I think our decision not to keep just encoded versions around
immunizes us from that one; I don't see how a redecoding could arise,
as encoded  versions follow different paths to encoding-accepting
clients than decoded versions to unaccepting, purist clients.

Now, one troubling aspect to this is that different caches can
generate different valid encodings of the same object.  Can you guys think
of an action path by which that could produce corrupt results?


Jon




Re: Content-Encoding and storage forma

2004-03-02 Thread Henrik Nordstrom
On Tue, 2 Mar 2004, Jon Kay wrote:

> I think our decision not to keep just encoded versions around
> immunizes us from that one; I don't see how a redecoding could arise,
> as encoded  versions follow different paths to encoding-accepting
> clients than decoded versions to unaccepting, purist clients.

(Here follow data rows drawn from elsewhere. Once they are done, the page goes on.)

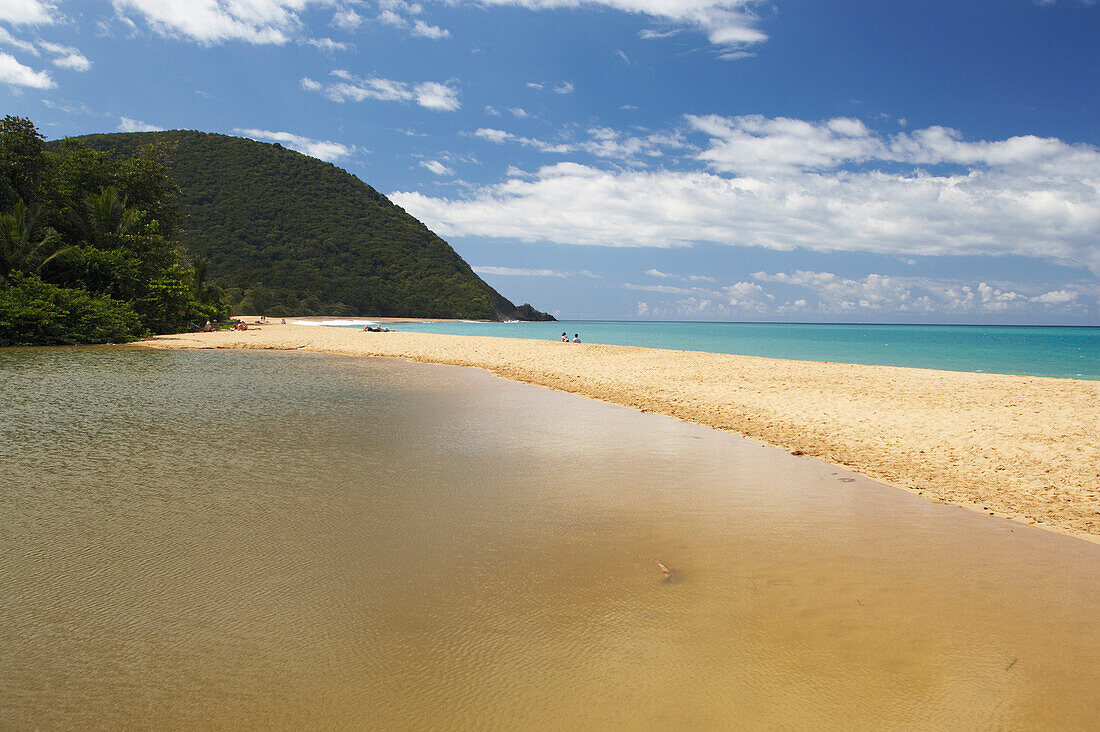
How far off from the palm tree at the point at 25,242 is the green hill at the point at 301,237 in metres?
42.6

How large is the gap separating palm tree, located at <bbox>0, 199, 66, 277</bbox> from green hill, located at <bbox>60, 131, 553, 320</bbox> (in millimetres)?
42624

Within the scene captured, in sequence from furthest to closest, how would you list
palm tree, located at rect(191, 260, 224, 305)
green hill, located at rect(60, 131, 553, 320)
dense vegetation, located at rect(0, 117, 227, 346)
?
green hill, located at rect(60, 131, 553, 320) < palm tree, located at rect(191, 260, 224, 305) < dense vegetation, located at rect(0, 117, 227, 346)

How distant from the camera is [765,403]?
12.4 meters

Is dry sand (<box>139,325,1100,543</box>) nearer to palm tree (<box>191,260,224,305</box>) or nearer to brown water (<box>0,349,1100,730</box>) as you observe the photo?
brown water (<box>0,349,1100,730</box>)

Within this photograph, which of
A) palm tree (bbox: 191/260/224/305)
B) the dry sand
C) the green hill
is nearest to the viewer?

I do not quite follow what you are saying here.

The issues is not about what happens within a single Squid but what
happens at the clients or in a cache mesh.

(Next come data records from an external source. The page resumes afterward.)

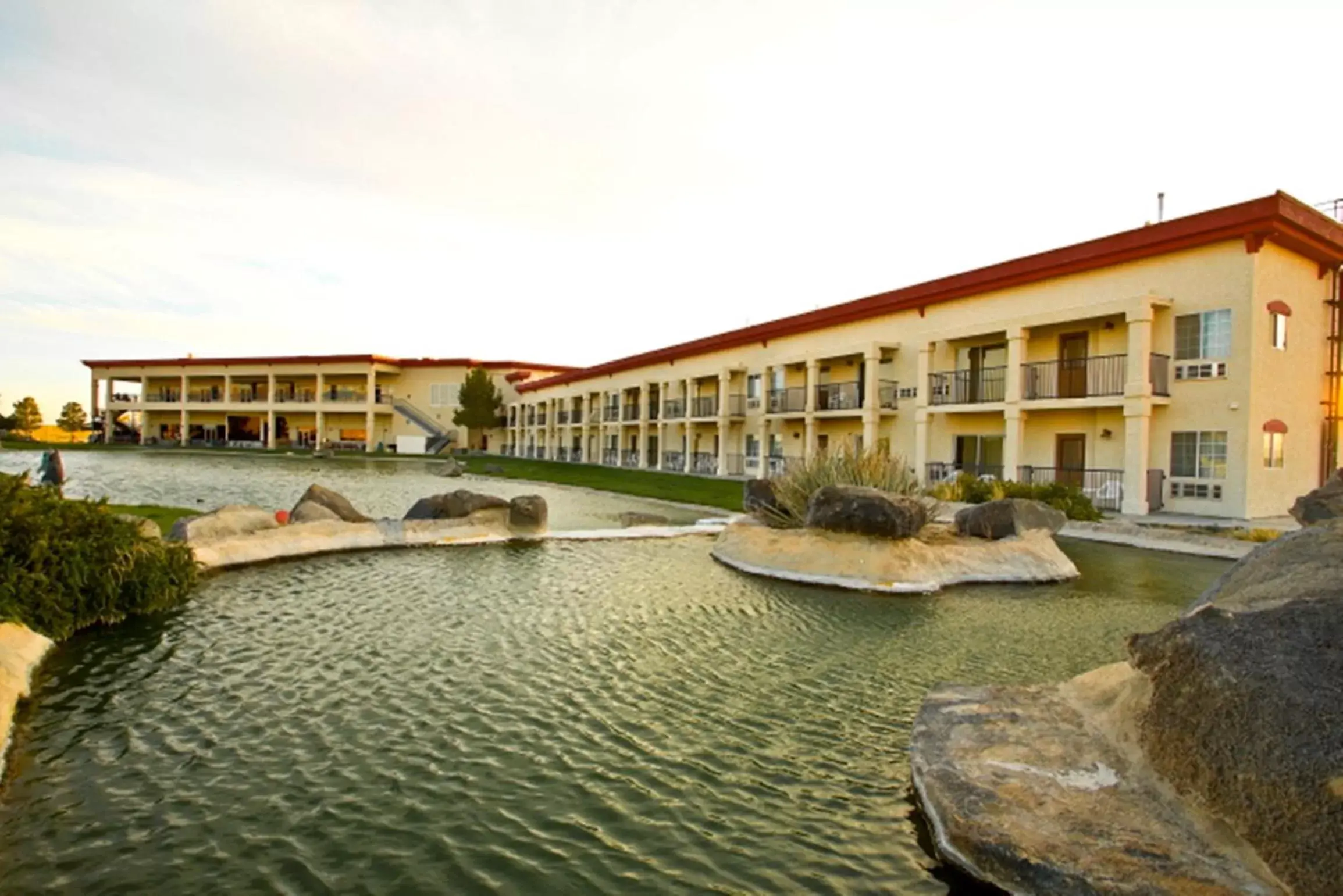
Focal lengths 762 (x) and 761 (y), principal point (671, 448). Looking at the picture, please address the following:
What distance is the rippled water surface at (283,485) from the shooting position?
22.2m

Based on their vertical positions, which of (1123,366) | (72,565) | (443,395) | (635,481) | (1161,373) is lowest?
(635,481)

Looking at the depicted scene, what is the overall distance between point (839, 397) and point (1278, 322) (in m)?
15.8

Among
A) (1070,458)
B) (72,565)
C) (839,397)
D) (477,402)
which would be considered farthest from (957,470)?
(477,402)

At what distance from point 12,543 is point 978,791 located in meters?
9.67

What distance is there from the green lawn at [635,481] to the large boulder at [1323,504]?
1357 centimetres

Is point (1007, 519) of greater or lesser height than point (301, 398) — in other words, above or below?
below

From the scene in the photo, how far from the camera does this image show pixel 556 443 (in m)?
64.2

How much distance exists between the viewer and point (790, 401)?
36594 millimetres

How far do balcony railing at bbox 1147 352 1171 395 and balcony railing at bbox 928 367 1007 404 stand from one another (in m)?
5.14

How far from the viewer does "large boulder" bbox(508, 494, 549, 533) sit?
16469mm

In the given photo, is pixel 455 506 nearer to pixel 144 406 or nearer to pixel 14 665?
pixel 14 665

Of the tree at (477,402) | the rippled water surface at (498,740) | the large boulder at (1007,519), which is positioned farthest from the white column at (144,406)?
the large boulder at (1007,519)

> Now, one troubling aspect to this is that different caches can
> generate different valid encodings of the same object.  Can you guys think
> of an action path by which that could produce corrupt results?

There is plenty in cases of range merging if you consider any multi-path
situation

a) Clients having multiple paths, such as a laptop moving between networks 
where recoding is used and where not.

b) Secondry caches with clients of different classes.

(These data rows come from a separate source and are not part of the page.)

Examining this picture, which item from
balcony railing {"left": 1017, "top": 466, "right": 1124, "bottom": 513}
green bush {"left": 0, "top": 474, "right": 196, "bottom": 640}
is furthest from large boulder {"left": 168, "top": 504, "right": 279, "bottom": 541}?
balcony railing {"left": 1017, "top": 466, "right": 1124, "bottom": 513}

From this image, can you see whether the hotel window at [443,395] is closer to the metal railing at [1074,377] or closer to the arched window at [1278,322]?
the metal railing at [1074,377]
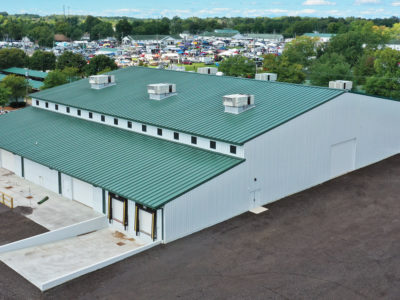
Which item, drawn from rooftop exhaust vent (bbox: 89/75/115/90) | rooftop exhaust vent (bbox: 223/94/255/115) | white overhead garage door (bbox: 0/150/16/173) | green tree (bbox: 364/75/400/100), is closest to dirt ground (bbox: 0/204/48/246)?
white overhead garage door (bbox: 0/150/16/173)

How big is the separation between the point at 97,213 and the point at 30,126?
18354 millimetres

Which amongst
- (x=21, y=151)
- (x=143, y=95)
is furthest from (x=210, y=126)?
(x=21, y=151)

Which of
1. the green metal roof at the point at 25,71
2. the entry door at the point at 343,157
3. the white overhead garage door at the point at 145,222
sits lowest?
the white overhead garage door at the point at 145,222

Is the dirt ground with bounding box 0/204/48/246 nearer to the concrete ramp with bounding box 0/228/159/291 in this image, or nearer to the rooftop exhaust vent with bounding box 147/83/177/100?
the concrete ramp with bounding box 0/228/159/291

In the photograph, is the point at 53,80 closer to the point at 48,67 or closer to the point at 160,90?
the point at 48,67

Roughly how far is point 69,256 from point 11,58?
10017cm

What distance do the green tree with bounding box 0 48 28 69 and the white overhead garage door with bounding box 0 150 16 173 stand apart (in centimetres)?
7638

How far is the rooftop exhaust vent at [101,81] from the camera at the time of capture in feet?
172

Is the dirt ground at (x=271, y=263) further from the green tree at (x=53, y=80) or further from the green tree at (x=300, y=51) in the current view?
the green tree at (x=300, y=51)

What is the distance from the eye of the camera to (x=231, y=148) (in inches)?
1336

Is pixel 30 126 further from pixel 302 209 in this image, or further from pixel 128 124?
pixel 302 209

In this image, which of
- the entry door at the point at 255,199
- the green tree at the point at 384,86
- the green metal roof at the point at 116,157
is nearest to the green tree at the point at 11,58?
the green metal roof at the point at 116,157

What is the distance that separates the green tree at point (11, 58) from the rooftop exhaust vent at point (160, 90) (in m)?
83.2

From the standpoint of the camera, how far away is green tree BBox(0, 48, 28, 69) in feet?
372
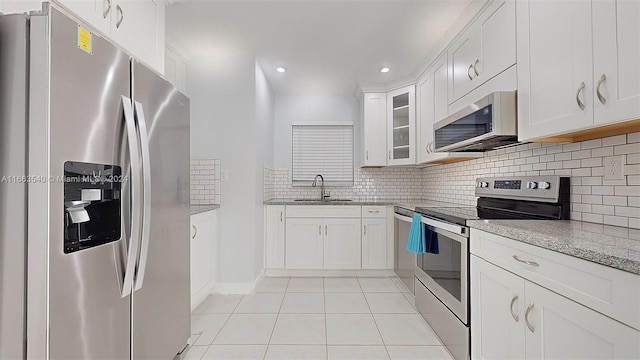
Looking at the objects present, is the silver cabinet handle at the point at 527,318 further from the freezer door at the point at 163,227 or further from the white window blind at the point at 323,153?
the white window blind at the point at 323,153

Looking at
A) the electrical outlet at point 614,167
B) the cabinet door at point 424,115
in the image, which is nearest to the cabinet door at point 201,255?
the cabinet door at point 424,115

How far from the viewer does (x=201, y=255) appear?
2646 mm

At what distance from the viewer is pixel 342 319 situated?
2426 mm

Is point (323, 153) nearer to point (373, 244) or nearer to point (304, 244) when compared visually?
point (304, 244)

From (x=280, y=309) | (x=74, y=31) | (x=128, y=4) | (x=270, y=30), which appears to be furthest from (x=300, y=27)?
(x=280, y=309)

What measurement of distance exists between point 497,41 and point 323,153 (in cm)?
261

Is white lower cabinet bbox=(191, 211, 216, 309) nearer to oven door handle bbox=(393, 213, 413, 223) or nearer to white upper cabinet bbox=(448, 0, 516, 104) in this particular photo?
oven door handle bbox=(393, 213, 413, 223)

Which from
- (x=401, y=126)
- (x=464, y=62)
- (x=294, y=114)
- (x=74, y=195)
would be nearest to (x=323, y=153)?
(x=294, y=114)

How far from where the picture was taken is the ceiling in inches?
86.4

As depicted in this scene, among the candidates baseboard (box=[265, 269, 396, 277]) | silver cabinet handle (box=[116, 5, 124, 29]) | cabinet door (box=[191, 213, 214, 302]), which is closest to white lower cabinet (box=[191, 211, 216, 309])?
cabinet door (box=[191, 213, 214, 302])

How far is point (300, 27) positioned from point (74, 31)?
5.88 ft

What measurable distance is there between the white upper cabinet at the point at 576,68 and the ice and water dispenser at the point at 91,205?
196 centimetres

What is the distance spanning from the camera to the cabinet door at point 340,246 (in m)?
3.54

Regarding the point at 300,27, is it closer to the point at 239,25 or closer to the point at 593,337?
the point at 239,25
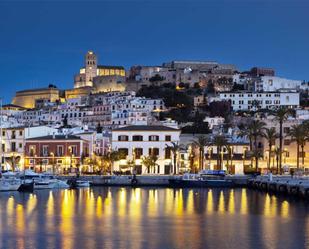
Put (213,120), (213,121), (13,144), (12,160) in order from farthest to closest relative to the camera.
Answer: (213,120), (213,121), (13,144), (12,160)

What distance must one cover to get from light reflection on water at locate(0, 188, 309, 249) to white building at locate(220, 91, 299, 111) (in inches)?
3807

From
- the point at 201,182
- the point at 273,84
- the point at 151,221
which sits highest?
the point at 273,84

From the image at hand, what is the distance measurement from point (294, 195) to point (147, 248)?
1267 inches

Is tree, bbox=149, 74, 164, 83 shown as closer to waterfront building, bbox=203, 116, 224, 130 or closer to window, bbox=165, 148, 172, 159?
waterfront building, bbox=203, 116, 224, 130

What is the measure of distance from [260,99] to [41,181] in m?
96.9

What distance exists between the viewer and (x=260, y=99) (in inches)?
6432

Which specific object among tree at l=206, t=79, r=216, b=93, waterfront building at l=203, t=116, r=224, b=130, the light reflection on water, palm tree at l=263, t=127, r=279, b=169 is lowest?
the light reflection on water

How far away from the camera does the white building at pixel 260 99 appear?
16012 cm

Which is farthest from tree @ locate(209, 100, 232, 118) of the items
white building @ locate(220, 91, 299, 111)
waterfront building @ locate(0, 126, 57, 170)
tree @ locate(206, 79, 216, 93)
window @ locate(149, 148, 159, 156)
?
waterfront building @ locate(0, 126, 57, 170)

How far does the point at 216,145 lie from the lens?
90.9m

c) Change of encoding details (compression level etc) making the object 
binary different.


If you modify the ETag to include details on how the object has been
recoded then you are immune as each variant then has a different identity.  
Also if you use weak etags you are mostly immune to your own actions, but
there is secondary caching implications where clients may get a different
encoding than expected because the two are told to be semantically 
equivalent.

If you allow strong etags which does not account for the recoding or there
is no ETag then you must be very careful to ensure there under no 
conditions is multiple paths between the clients and the recoding proxy, 
and that recoding parameters are not modified.

Regards
Henrik



next version of content-encoding / gzip design doc

2004-03-02 Thread Jon Kay
Here's a new version of the design document, that incorporates the
results of your suggestions.
I hope this is better...


Jon


Gzip Content-Encoding in Squid Design

Version Choice

The goal will be to get these changes into Squid3 HEAD.

Content-Encoding Protocol

Because current browser implementations treat Content-Encoding much as
though it was Transfer-Encoding, we will implement Content-Encoding and
Accept-Encoding as though they were actually the Transfer-Encoding and
TE
described in the HTTP specifications.

Etags of replies encoded by Squid will be modified to turn them into
weak
tags if they are not already so.

There will be a configuration option to turn off content-encoding.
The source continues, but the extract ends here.